* START Source excerpt *
From: Dan Smith <dsmith@danplanet.com>
To: Thomas Osterried <thomas@x-berg.in-berlin.de>
Cc: ralf@linux-mips.org, linux-hams@vger.kernel.org
Subject: Re: [PATCH] Make mkiss link its ptys in a predictable manner
Date: Sun, 26 Sep 2010 15:50:46 -0700 [thread overview]
Message-ID: <4C9FCE46.8090900@danplanet.com> (raw)
In-Reply-To: <20100926222456.GA31242@x-berg.in-berlin.de>
Hi Thomas,
> Personaly, I don't believe it's good to hardcode every eventuality
> in C. We're working on unix systems and value our powerful scripting
> languages.
I understand, but in an embedded environment, having to parse output
like what mkiss provides seems rather silly to me and we may not have
all the same scripting facilities as a normal machine. If spawning
mkiss from a C program, having to parse the output (especially
multi-line output) is gross.
Would you accept a patch to make mkiss output only the names of the
slaves if passed an option, such as --short?
> Imho, your approach has some foibles. 1. mkiss is a kiss multiplexer
> in userspace. It does not even need to be run under root rights. By
> symlinking to /dev/, users of your new feature need mkiss to run as
> root.
Fair enough, although only supporting -L if running as root (or writing
the links elsewhere) seems plenty reasonable to me. What about a patch
that makes -L take a directory in which to write the links?
> 2. mkiss could not only be used on true tty's but also on pseudo
> pty's. Modern linuxes prefer unix98 ptys. Unix98-pty's are allocated
> automaticaly via /dev/ptmx. Imagine you'd try to use two mkiss
> instances, both called with /dev/ptmx as argument and -L as option.
* END Source excerpt *
* START Information shown *
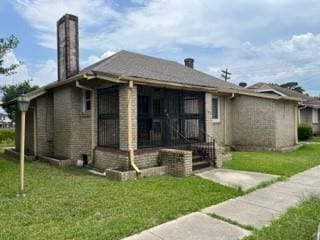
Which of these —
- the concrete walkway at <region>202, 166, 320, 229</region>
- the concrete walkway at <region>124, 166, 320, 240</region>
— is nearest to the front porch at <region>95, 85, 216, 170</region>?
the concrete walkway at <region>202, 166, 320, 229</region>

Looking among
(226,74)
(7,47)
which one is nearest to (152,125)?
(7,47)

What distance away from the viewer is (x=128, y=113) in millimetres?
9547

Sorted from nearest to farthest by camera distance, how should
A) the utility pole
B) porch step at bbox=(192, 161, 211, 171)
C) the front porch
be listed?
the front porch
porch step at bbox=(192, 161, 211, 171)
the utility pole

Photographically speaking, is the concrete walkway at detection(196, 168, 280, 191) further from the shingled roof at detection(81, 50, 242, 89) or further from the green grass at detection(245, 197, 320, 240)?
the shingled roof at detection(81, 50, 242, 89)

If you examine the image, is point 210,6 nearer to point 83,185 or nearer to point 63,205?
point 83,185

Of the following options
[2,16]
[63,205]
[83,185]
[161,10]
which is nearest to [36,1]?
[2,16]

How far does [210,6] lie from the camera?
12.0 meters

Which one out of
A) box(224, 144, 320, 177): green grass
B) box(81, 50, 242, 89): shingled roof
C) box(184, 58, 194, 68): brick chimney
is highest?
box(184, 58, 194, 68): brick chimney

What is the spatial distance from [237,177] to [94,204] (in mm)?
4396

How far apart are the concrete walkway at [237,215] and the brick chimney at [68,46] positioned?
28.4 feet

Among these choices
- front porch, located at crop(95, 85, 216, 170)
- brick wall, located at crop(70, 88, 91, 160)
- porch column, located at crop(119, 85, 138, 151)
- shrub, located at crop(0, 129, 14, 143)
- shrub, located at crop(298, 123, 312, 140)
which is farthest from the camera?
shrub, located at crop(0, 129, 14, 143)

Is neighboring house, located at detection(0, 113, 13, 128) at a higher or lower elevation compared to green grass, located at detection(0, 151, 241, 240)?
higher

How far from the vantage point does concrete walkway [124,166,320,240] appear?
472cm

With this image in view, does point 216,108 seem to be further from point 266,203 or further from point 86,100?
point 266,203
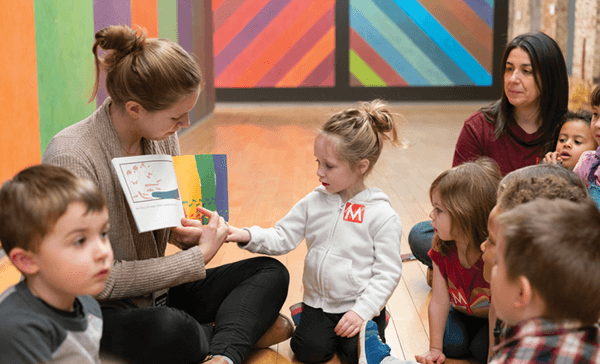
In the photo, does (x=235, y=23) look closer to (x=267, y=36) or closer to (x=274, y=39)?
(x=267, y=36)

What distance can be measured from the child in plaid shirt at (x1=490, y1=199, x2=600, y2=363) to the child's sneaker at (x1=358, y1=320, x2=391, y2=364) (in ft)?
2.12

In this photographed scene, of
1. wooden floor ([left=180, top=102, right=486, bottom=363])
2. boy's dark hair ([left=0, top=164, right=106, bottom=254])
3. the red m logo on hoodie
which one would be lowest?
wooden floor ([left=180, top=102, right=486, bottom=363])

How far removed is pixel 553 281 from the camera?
* END Information shown *
* START Information shown *
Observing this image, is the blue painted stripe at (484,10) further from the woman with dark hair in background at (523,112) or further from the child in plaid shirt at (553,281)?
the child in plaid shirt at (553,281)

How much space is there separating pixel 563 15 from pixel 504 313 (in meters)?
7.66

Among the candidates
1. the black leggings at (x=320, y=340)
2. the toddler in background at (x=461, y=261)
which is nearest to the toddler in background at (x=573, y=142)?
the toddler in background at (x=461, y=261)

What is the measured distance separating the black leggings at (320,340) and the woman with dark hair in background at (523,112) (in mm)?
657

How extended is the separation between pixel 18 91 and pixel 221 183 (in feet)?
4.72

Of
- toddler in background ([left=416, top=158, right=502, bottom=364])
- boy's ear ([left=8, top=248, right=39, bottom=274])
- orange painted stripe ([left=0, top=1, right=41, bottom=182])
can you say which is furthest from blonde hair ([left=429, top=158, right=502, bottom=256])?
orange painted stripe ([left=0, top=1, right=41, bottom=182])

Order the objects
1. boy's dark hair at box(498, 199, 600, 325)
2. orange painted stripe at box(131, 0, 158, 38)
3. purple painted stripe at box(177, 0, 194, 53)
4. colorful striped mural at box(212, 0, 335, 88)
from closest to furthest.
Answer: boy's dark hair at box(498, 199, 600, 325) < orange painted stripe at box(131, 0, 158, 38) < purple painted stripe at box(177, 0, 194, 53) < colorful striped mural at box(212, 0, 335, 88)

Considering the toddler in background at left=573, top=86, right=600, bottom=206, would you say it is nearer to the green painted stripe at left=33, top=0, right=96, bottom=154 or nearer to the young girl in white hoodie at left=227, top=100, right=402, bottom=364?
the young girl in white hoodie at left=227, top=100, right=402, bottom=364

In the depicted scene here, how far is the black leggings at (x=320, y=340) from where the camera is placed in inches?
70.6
* END Information shown *
* START Information shown *
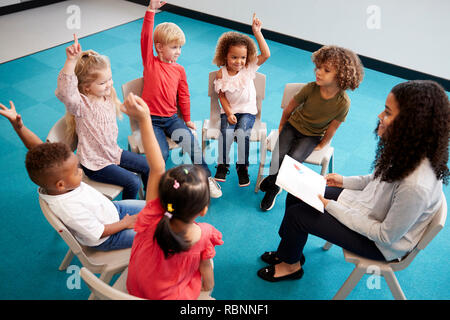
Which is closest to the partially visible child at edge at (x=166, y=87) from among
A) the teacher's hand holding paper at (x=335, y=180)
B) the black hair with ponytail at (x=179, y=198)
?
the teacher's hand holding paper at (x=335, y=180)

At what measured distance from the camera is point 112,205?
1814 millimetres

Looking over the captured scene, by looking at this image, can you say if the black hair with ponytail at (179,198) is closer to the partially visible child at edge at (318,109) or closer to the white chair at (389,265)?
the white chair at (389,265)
* END Information shown *
= Required actions =
(a) List every email address in the From, To and Cc header lines of the mkiss patch email.
(b) Continue the mkiss patch email from the point where it stops.

= Results of the tasks =
(a)
dsmith@danplanet.com
thomas@x-berg.in-berlin.de
ralf@linux-mips.org
linux-hams@vger.kernel.org

(b)
> Here the concept completely fails. Apart from this, it's not
> permitted to create files in /dev/pts/.
Does anyone do this? Regardless, many programs have options and usage
scenarios that are mutually exclusive.
> Since linux changes so fast, it might be only a matter of time it
> could be decided that direct operation to /dev/ may not be permitted
> anymore.
I think that's rather unlikely given the move from devfs to udev, and
there are other examples that fit this model (syslogd, lircd, etc).
Again, since -L is just an optional behavior, it's not like mkiss would
break entirely if such a change were to be made.
> Your feature could be easily implemented as one-liner in a startup
> script (s/echo// - it's an example):
>
> # cd /dev; M=/dev/ptyr9; PTYS=$(mkiss $M /dev/ptmx /dev/ptmx |tail
> -1); n=0; for p in $PTYS; do echo ln -fs $p /dev/ptyr9.$n;
> n=$(($n+1)); done ln -fs /dev/pts/21 /dev/ptyr9.0 ln -fs /dev/pts/22
> /dev/ptyr9.1 #
Well, note that in the above case, you don't catch an error code if
mkiss fails to start. I can screen-scrape with the best of them too,
but I really don't think it's a better solution in this case.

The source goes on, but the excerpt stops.